The dog was very pleased. He had jumped up and put his forepaws against the owner's stomach and was lapping her face. Miriam Lowell squinched up her face and took it for a little while. Then she put his collar on him and hooked his leash. The dog capered a little bit. "His name is Baron," she said.
"We've been calling him Deputy," Jesse said.
"Deputy?"
"Like in Deputy Dawg?" Jesse said.
The woman appeared to see no logic in that.
"He was here all the time?" she said.
"Since yesterday," Jesse said. "Last night he stayed with me."
"At your home?"
"Yes."
"I would think," she said, "that the police department would have made a more successful attempt to bring him to his rightful home."
"He was roaming around on the pike with no license," Jesse said. "We asked him where he lived, and he refused to answer."
"Well," the woman said. "There's no need to be snippy."

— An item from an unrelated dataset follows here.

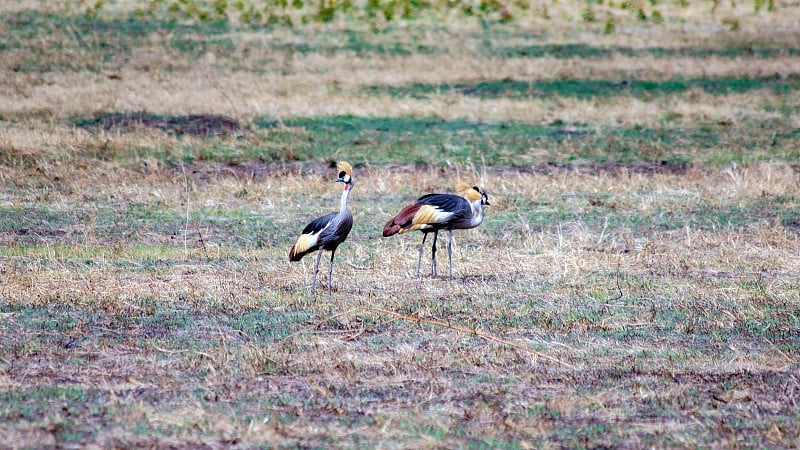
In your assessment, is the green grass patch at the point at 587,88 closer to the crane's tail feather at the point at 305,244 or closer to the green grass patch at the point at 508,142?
the green grass patch at the point at 508,142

"Maybe a little snippy," Jesse said.
He bent over and the dog licked his face. Jesse patted him. The woman hesitated for a moment, then turned and marched out with her dog.
"No trouble at all," Jesse said in the empty room. "Glad we could help."
Then he smiled to himself and picked up Deputy's water dish and emptied it in the sink. The coffee tasted bitter. He dumped that in the sink too, and mixed up some Alka-Seltzer and drank it. At least Jenn didn't know he'd gotten drunk. With her he'd been able to stop without finishing the third beer. He always liked leaving a drink unfinished. It made him feel that he had no drinking problem.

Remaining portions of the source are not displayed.